After they were born, they all came to me.

Roseal told me at first that they were orphans, that I was their new mother.

I can’t touch a human without them growing boils and lesions, and yet the angel wanted me to play Mother Goose to a brood of fledgling titans.

I pushed him and pushed him, and finally after he bestowed tiny Ping upon me, swaddling clothes and all, he amended his previous assertion. I was their protector.

They were being preserved, like me. Like pigs fed and fattened until slaughter. To be saved for later use.

A thousand years ago, I might have been furious on their behalf.

But I don’t have the energy for anger anymore.

I did as Roseal commanded and shepherded them through adolescence, guiding from afar. I wouldn’t have called myself a mother. For their formative years, I hardly spoke to them, though they spoke plenty amongst themselves. I was a silent figure, a barely adult guardian that ushered them to and fro, feeding them, bathing them, tucking them in at night, reading the occasional story.

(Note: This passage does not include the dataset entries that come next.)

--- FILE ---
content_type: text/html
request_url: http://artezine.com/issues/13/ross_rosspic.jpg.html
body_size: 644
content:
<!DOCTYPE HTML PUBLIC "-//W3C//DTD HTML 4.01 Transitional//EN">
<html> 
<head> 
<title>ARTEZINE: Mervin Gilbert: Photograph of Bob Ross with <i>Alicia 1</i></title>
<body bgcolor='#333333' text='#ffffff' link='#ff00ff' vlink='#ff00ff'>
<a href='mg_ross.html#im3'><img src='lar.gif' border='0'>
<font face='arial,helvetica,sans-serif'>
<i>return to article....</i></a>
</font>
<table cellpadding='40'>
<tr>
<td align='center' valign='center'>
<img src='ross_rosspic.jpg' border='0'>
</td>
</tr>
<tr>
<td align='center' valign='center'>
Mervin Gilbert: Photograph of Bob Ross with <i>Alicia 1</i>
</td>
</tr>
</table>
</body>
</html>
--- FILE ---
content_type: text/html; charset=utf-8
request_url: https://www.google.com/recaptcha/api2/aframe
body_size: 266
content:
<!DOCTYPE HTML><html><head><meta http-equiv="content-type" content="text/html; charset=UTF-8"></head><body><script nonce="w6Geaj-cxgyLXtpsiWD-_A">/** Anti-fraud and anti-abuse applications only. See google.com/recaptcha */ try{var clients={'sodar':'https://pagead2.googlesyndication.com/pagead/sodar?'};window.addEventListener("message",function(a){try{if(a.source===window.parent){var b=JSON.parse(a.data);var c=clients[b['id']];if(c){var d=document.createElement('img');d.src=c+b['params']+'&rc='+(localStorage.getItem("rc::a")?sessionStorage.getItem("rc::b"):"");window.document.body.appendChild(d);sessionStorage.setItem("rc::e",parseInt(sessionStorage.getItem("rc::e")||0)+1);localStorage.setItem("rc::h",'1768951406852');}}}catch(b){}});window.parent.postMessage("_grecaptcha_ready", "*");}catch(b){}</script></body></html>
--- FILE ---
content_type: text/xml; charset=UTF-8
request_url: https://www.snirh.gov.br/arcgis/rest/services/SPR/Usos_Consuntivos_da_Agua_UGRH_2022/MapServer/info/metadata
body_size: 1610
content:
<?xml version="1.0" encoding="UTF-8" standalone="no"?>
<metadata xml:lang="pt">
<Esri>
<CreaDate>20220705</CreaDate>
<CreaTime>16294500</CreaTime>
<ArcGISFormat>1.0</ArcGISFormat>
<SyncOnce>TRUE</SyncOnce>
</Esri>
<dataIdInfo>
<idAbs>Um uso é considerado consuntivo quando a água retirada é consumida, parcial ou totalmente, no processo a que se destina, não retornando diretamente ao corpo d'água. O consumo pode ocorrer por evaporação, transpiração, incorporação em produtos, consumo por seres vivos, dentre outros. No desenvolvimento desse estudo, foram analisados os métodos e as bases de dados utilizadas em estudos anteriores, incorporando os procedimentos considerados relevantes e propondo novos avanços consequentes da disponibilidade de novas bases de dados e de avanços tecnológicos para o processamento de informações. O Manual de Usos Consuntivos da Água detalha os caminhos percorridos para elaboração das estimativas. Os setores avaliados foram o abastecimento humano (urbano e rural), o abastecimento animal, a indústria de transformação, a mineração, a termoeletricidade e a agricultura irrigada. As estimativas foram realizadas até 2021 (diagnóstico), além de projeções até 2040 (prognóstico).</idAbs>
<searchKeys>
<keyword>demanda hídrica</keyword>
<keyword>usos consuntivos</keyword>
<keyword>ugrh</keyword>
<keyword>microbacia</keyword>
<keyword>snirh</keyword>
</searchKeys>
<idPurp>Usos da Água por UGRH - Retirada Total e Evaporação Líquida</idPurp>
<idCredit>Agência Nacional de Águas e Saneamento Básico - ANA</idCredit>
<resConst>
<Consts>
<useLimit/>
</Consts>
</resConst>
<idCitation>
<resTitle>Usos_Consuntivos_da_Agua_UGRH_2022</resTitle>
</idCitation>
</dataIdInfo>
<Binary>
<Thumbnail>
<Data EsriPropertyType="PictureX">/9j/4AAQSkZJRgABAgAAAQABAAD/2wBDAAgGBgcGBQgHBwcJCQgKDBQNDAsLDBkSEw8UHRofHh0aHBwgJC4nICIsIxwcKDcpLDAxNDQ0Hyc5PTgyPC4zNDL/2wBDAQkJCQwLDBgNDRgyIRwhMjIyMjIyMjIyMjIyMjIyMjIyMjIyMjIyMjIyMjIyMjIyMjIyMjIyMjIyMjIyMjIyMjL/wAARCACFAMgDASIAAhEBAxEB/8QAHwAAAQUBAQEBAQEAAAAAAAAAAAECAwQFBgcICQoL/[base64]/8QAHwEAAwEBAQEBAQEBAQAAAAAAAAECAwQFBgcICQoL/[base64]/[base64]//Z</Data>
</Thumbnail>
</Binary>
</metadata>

I had to adjust my dress for them. I wore linens, ribbons, bandages, covered up any skin they might accidentally touch. I brought out my old headscarf when they all became fond of pulling my hair. I put posy in my pockets every day so the smell of rot wouldn't overwhelm them. I learned rudimentary Hindu, Chinese, Inuit, and Creole to communicate with each of them, as well as taught them English and Hebrew, to allow us all to converse together. I thought that my gaunt, decrepit appearance would have made them perpetually terrified of me. But I couldn’t have been more wrong. They seemed only to be cautious around me, like I was a fragile ragdoll that must be handled gently.

I never tried to mother them, up until now. I just tried to look after them in the most rudimentary sense. Yet now, 12, 13, 14, and 15 years old, they’re normal kids. I did that.

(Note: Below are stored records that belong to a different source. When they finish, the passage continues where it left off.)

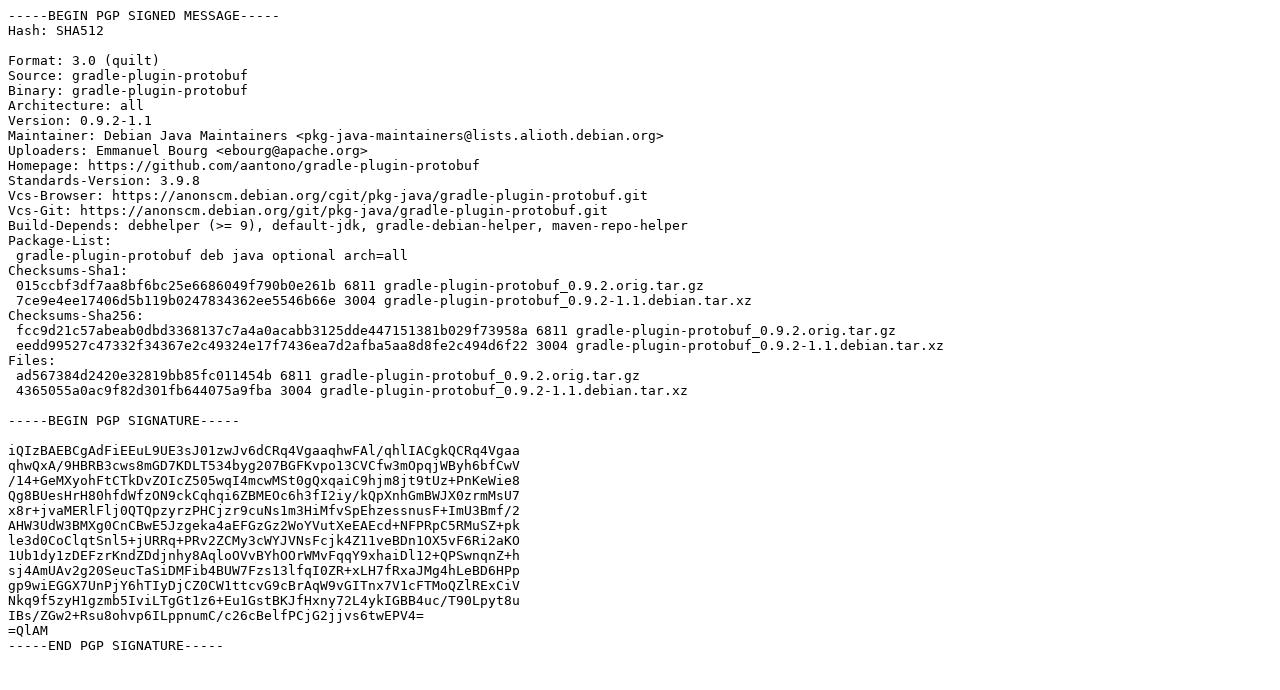

--- FILE ---
content_type: text/prs.lines.tag
request_url: http://ftp.de.netbsd.org/ubuntu/pool/universe/g/gradle-plugin-protobuf/gradle-plugin-protobuf_0.9.2-1.1.dsc
body_size: 2143
content:
-----BEGIN PGP SIGNED MESSAGE-----
Hash: SHA512

Format: 3.0 (quilt)
Source: gradle-plugin-protobuf
Binary: gradle-plugin-protobuf
Architecture: all
Version: 0.9.2-1.1
Maintainer: Debian Java Maintainers <pkg-java-maintainers@lists.alioth.debian.org>
Uploaders: Emmanuel Bourg <ebourg@apache.org>
Homepage: https://github.com/aantono/gradle-plugin-protobuf
Standards-Version: 3.9.8
Vcs-Browser: https://anonscm.debian.org/cgit/pkg-java/gradle-plugin-protobuf.git
Vcs-Git: https://anonscm.debian.org/git/pkg-java/gradle-plugin-protobuf.git
Build-Depends: debhelper (>= 9), default-jdk, gradle-debian-helper, maven-repo-helper
Package-List:
 gradle-plugin-protobuf deb java optional arch=all
Checksums-Sha1:
 015ccbf3df7aa8bf6bc25e6686049f790b0e261b 6811 gradle-plugin-protobuf_0.9.2.orig.tar.gz
 7ce9e4ee17406d5b119b0247834362ee5546b66e 3004 gradle-plugin-protobuf_0.9.2-1.1.debian.tar.xz
Checksums-Sha256:
 fcc9d21c57abeab0dbd3368137c7a4a0acabb3125dde447151381b029f73958a 6811 gradle-plugin-protobuf_0.9.2.orig.tar.gz
 eedd99527c47332f34367e2c49324e17f7436ea7d2afba5aa8d8fe2c494d6f22 3004 gradle-plugin-protobuf_0.9.2-1.1.debian.tar.xz
Files:
 ad567384d2420e32819bb85fc011454b 6811 gradle-plugin-protobuf_0.9.2.orig.tar.gz
 4365055a0ac9f82d301fb644075a9fba 3004 gradle-plugin-protobuf_0.9.2-1.1.debian.tar.xz

-----BEGIN PGP SIGNATURE-----

iQIzBAEBCgAdFiEEuL9UE3sJ01zwJv6dCRq4VgaaqhwFAl/qhlIACgkQCRq4Vgaa
qhwQxA/9HBRB3cws8mGD7KDLT534byg207BGFKvpo13CVCfw3mOpqjWByh6bfCwV
/14+GeMXyohFtCTkDvZOIcZ505wqI4mcwMSt0gQxqaiC9hjm8jt9tUz+PnKeWie8
Qg8BUesHrH80hfdWfzON9ckCqhqi6ZBMEOc6h3fI2iy/kQpXnhGmBWJX0zrmMsU7
x8r+jvaMERlFlj0QTQpzyrzPHCjzr9cuNs1m3HiMfvSpEhzessnusF+ImU3Bmf/2
AHW3UdW3BMXg0CnCBwE5Jzgeka4aEFGzGz2WoYVutXeEAEcd+NFPRpC5RMuSZ+pk
le3d0CoClqtSnl5+jURRq+PRv2ZCMy3cWYJVNsFcjk4Z11veBDn1OX5vF6Ri2aKO
1Ub1dy1zDEFzrKndZDdjnhy8AqloOVvBYhOOrWMvFqqY9xhaiDl12+QPSwnqnZ+h
sj4AmUAv2g20SeucTaSiDMFib4BUW7Fzs13lfqI0ZR+xLH7fRxaJMg4hLeBD6HPp
gp9wiEGGX7UnPjY6hTIyDjCZ0CW1ttcvG9cBrAqW9vGITnx7V1cFTMoQZlRExCiV
Nkq9f5zyH1gzmb5IviLTgGt1z6+Eu1GstBKJfHxny72L4ykIGBB4uc/T90Lpyt8u
IBs/ZGw2+Rsu8ohvp6ILppnumC/c26cBelfPCjG2jjvs6twEPV4=
=QlAM
-----END PGP SIGNATURE-----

I didn’t try to do anything besides make sure they didn’t die in their sleep, yet somehow, they willed me to be their mother anyway.

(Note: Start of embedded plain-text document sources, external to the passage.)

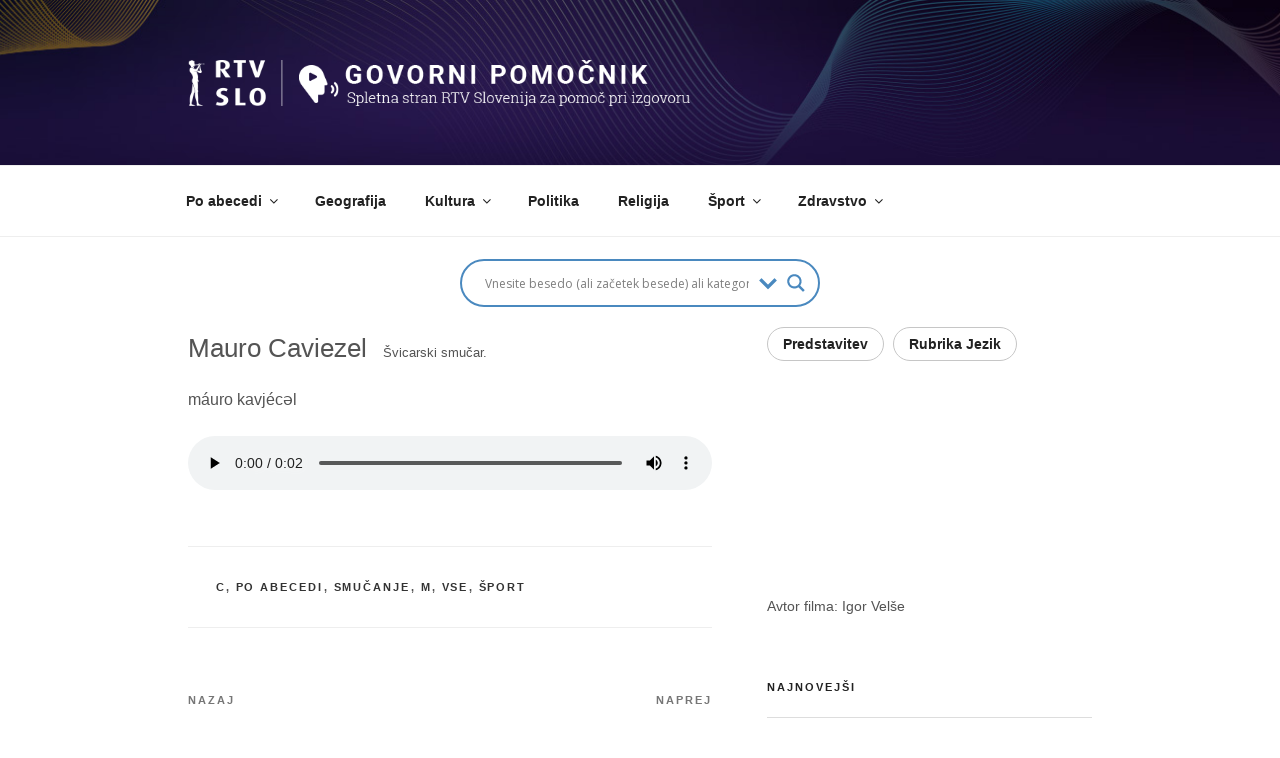

--- FILE ---
content_type: text/css
request_url: http://govornipomocnik.rtvslo.si/wp-content/themes/twentyseventeen-child/style.css?ver=20240402
body_size: 832
content:
/*
Theme Name: Govorni pomočnik	
Author: DC
Description: Govorni pomočnik
Author URI: https://rtvslo.si
Template: twentyseventeen
Version: 1.0.0
 */

body {
    font-family: Arial, sans-serif;
    font-size: 16px;
    color: #545454;
	width: 100%;
	margin:0;
}

.home  .entry-date,
.single .entry-date, 
article svg {
    display: none!important;
}


.byline, time {
    display:  none!important;
}

.site-branding {
    color: white;
    font-weight: 100;
    background-color: #60c2fc;
}

.site-description{
    color: white;
}

.site-branding a{
    color: white;
    font-weight: 500;
}

#menu-item-8686 .sub-menu li {
    font-size: 0.7rem;
}

.home .page-header {
    display:  none!important;
}

.navigation-top{
    z-index: 99999;
}

@media screen and (min-width: 48em) {
    .site-content {
        padding: 0;
    }
}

They are the kindest, sweetest, wisest, most insightful children one could ever ask for. And now I’m going to lose them, all because Roseal and his archangels are too busy circle jerking to do their own damn work, and want to send children to do their duty. It’s not fair.

A boy came with him today. The first time I’ve seen someone close to my age.

Roseal said he was like me… A demi-god. A halfling.

A back-up plan. In case my titans don’t work.

His name was Arnie.

He was quiet.

My hovel has been more crowded in the last couple days than it has in thousands of years. Roseal seems to want to give the world to me, to bring it to me, into my cage.

He doesn’t understand that all I want is to see the sun and the moon, to feel the rain and the wind. I want my children to live a real life. The walls of this attic are not the ends of the earth, and they will never know that until they are allowed to leave.

Arnie brings tidings from the Outside.

He tells me I am foolish. That he would switch places with me gladly, to hide from the world, to be safe, alone, in the dark.

I don’t tell him that what he’s running from isn’t in the big scary world, it’s waiting for him in the mirror. I don’t mention to him that it will find him no matter where he hides.

All I tell him is:

“Facing the world is a privilege I have never had.”

A privilege, for me. A duty and burden for my children.

Soon I will be alone again.

But if there is one last stand I can make, I will take it.

I will protect my kids.
Her name is Meridan. She is known to everyone else as The Plagues.